— Start RAW DATA —

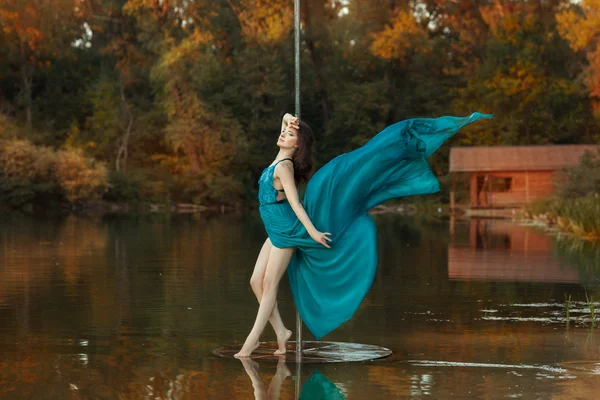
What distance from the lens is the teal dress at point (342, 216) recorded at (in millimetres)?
10016

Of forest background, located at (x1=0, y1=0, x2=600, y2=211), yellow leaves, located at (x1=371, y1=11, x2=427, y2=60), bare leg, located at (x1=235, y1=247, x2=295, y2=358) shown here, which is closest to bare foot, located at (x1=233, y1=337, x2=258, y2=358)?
bare leg, located at (x1=235, y1=247, x2=295, y2=358)

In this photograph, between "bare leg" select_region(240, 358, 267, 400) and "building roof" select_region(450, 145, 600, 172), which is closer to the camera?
"bare leg" select_region(240, 358, 267, 400)

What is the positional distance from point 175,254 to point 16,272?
19.5 ft

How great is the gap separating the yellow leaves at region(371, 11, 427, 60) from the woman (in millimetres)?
65220

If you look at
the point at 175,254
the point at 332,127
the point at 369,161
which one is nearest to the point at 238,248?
the point at 175,254

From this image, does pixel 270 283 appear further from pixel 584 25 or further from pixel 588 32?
pixel 588 32

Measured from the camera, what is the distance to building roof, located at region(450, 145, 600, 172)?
2473 inches

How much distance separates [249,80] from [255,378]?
64501 millimetres

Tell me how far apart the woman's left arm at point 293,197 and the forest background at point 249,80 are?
57499 mm

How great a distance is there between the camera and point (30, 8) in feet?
239

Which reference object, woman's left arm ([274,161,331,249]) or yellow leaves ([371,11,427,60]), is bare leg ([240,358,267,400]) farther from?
yellow leaves ([371,11,427,60])

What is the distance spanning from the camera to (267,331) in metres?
12.4

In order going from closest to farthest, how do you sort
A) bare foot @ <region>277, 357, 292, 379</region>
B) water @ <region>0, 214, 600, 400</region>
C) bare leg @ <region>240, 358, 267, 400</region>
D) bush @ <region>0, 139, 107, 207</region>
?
bare leg @ <region>240, 358, 267, 400</region> < water @ <region>0, 214, 600, 400</region> < bare foot @ <region>277, 357, 292, 379</region> < bush @ <region>0, 139, 107, 207</region>

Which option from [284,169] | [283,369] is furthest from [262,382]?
[284,169]
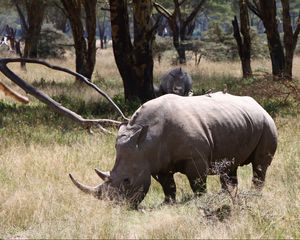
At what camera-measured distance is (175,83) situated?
13.3 meters

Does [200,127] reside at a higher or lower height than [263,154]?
higher

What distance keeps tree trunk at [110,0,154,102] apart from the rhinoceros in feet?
24.3

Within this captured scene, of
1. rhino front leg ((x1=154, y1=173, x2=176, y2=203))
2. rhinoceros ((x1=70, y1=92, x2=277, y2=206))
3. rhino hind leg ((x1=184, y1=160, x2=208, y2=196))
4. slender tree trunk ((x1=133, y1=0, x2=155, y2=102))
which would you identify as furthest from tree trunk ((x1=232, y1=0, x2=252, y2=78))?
rhino hind leg ((x1=184, y1=160, x2=208, y2=196))

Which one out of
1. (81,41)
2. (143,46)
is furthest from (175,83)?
(81,41)

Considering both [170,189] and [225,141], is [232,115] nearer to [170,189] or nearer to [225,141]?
[225,141]

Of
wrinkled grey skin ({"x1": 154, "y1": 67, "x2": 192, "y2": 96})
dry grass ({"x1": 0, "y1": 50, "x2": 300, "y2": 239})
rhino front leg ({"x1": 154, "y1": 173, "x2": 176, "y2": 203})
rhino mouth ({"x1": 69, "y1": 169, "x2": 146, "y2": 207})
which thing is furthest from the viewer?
wrinkled grey skin ({"x1": 154, "y1": 67, "x2": 192, "y2": 96})

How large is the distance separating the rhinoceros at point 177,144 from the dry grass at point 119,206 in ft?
0.65

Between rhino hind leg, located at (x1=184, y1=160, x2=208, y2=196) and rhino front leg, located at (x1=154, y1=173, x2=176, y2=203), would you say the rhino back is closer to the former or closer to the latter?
rhino hind leg, located at (x1=184, y1=160, x2=208, y2=196)

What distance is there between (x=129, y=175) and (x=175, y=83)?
8276 mm

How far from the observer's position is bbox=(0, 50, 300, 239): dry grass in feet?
15.2

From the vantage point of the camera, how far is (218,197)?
5094 mm

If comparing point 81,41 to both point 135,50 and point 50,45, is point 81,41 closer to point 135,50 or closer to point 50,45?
point 135,50

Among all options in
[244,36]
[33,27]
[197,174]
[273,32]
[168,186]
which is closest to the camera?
[197,174]

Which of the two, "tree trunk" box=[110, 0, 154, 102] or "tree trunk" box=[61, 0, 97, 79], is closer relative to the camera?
"tree trunk" box=[110, 0, 154, 102]
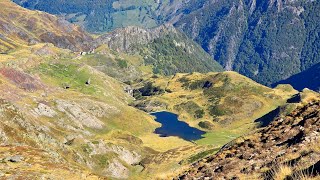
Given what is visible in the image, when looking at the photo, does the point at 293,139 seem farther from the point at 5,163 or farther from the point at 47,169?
the point at 5,163

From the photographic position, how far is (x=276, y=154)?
4069cm

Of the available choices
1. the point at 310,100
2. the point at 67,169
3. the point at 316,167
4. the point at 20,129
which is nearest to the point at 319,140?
the point at 316,167

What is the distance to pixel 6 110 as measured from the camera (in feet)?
523

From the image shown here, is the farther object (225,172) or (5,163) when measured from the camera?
(5,163)

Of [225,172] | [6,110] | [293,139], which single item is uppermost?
[6,110]

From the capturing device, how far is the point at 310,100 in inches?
2165

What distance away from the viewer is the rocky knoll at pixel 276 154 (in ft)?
108

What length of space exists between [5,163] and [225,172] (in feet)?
190

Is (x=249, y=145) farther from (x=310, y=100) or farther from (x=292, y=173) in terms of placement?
(x=292, y=173)

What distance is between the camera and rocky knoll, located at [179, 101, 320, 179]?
3288 centimetres

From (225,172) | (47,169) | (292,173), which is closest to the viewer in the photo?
(292,173)

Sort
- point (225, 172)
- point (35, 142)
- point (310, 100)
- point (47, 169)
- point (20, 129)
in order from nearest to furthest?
point (225, 172)
point (310, 100)
point (47, 169)
point (35, 142)
point (20, 129)

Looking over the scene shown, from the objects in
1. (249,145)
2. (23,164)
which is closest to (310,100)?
(249,145)

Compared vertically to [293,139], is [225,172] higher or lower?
lower
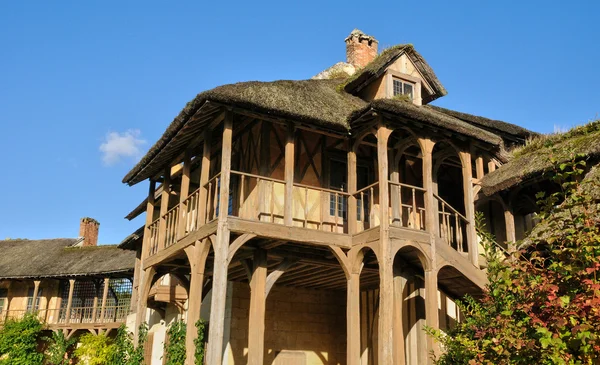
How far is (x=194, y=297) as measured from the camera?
12625 mm

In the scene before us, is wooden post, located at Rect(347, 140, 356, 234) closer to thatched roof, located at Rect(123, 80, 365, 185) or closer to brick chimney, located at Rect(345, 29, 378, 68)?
thatched roof, located at Rect(123, 80, 365, 185)

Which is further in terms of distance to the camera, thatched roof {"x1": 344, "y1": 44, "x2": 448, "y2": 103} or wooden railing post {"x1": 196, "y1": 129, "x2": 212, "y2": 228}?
thatched roof {"x1": 344, "y1": 44, "x2": 448, "y2": 103}

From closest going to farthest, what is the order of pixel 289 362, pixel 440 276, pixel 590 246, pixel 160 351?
pixel 590 246, pixel 440 276, pixel 289 362, pixel 160 351

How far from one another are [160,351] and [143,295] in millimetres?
4666

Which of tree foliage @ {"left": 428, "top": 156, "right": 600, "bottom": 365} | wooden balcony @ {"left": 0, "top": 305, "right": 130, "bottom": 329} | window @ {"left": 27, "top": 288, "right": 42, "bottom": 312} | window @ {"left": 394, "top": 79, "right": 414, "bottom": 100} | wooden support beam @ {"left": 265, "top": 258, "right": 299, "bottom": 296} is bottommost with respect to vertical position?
tree foliage @ {"left": 428, "top": 156, "right": 600, "bottom": 365}

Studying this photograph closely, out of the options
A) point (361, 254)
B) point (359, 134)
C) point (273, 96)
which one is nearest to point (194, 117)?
point (273, 96)

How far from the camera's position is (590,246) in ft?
16.8

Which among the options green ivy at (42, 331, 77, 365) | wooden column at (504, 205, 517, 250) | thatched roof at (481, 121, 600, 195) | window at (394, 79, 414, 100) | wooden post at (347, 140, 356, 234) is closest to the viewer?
thatched roof at (481, 121, 600, 195)

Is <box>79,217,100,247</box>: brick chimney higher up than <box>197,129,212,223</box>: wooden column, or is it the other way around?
<box>79,217,100,247</box>: brick chimney

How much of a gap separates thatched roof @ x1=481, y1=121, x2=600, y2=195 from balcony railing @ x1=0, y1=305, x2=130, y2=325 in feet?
71.6

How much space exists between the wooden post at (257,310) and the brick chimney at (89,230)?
28833 millimetres

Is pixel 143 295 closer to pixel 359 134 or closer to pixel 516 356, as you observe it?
pixel 359 134

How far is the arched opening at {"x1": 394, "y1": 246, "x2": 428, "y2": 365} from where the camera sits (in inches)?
542

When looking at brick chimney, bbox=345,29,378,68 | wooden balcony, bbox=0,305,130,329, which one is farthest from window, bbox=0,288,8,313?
brick chimney, bbox=345,29,378,68
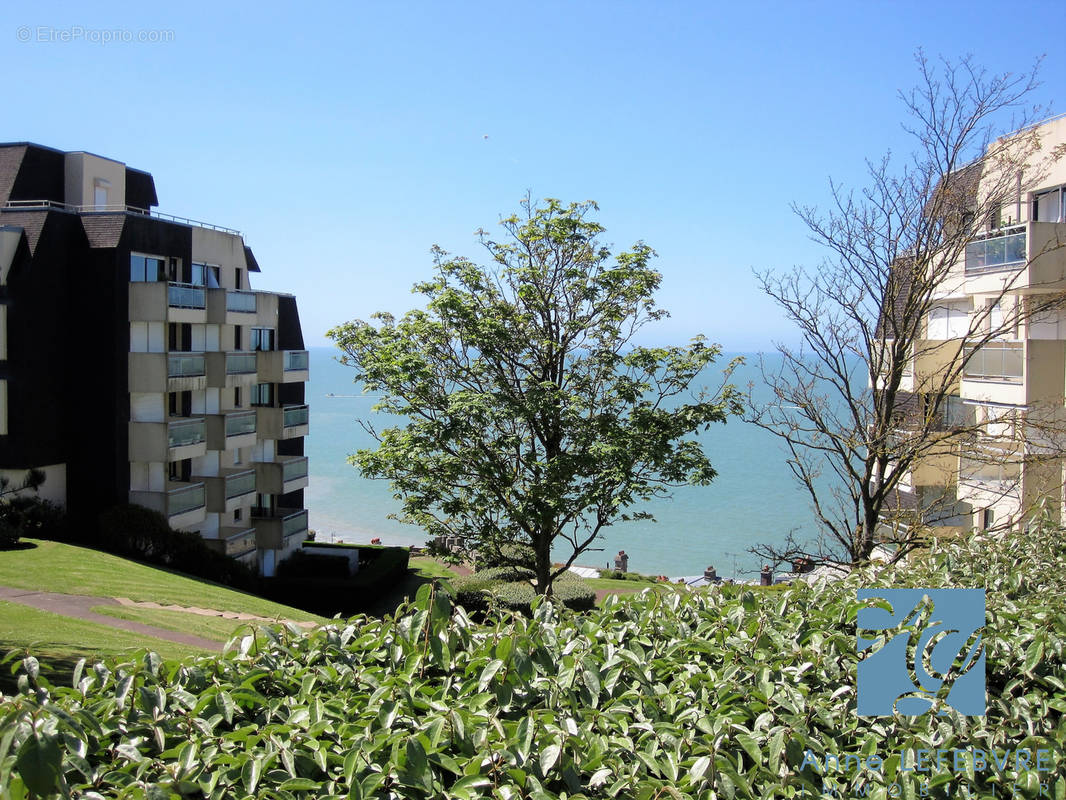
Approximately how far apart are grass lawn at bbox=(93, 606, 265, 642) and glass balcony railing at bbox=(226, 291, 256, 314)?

— End RAW DATA —

AIM OF THE EXERCISE: Reproduce the items verbatim, beginning with the line containing "Is <box>79,217,100,247</box>: brick" and continuing through the end of the items. Omit the pictures from your output.

EXERCISE OUTPUT:
Is <box>79,217,100,247</box>: brick chimney higher up than <box>197,129,212,223</box>: wooden column, or is it the other way around?
<box>79,217,100,247</box>: brick chimney

How much of a gap separates thatched roof @ x1=481, y1=121, x2=600, y2=195 from balcony railing @ x1=0, y1=305, x2=130, y2=325 in feet?
71.6

How much space exists between the wooden post at (257,310) and the brick chimney at (89,230)?
28833 millimetres

Is pixel 143 295 closer to pixel 359 134 or closer to pixel 516 356, as you observe it?
pixel 359 134

How far is the arched opening at {"x1": 394, "y1": 246, "x2": 428, "y2": 365} from where the camera sits (in inches)?
542

When looking at brick chimney, bbox=345,29,378,68 | wooden balcony, bbox=0,305,130,329, which one is farthest from window, bbox=0,288,8,313?
brick chimney, bbox=345,29,378,68
Approximately how far apart are grass lawn at bbox=(93, 606, 265, 642) and glass balcony railing at bbox=(226, 291, 256, 314)?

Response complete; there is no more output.